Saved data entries
- Opening Delimiter -

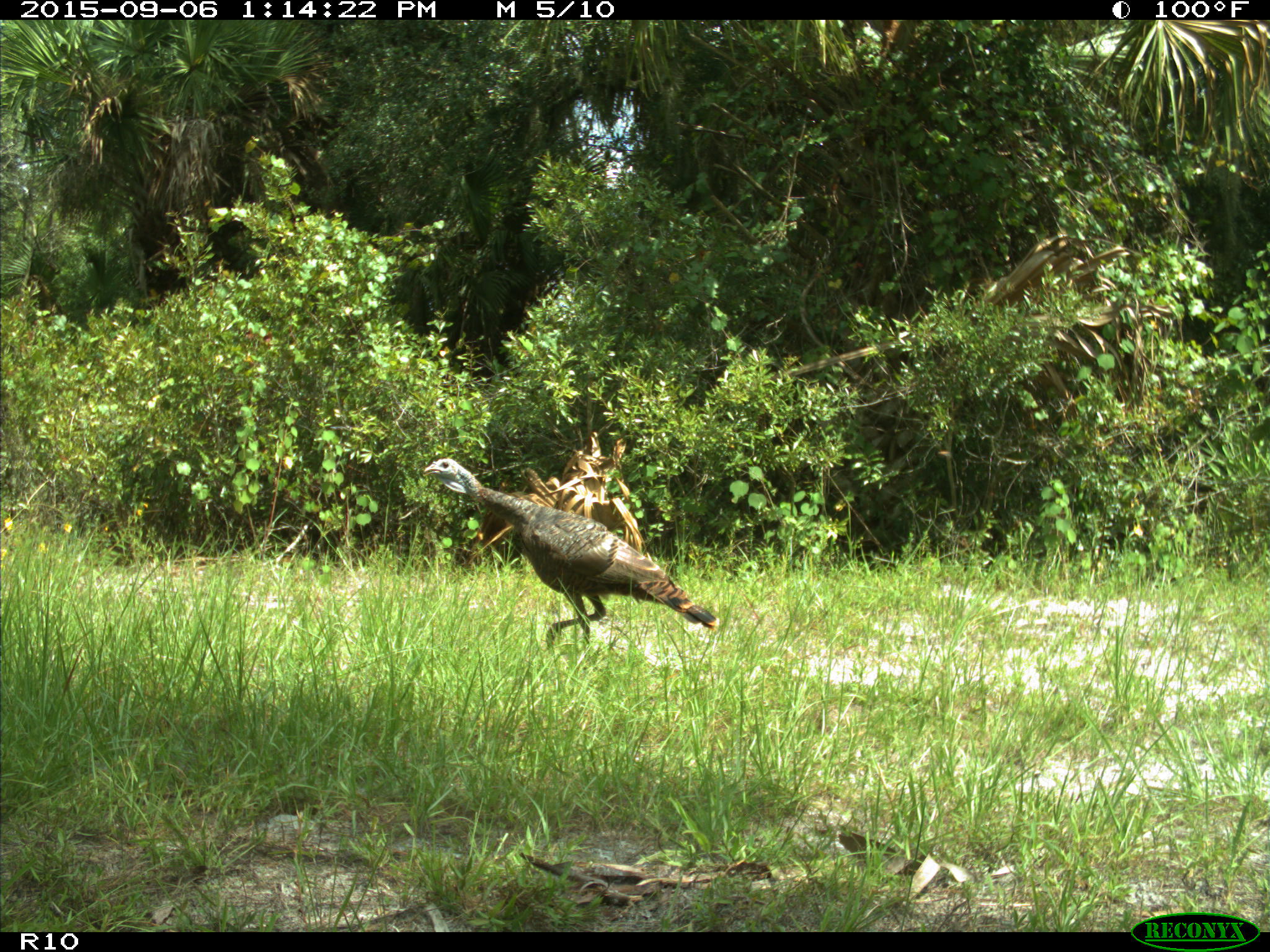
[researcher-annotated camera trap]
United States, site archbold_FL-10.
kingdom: Animalia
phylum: Chordata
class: Aves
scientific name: Aves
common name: birds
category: unidentified bird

- Closing Delimiter -

_PROBLEM DETAILS_: Exact output of each line above is wanted, without the pictures.

_EXERCISE RESULT_:
[researcher-annotated camera trap]
United States, site archbold_FL-10.
kingdom: Animalia
phylum: Chordata
class: Aves
scientific name: Aves
common name: birds
category: unidentified bird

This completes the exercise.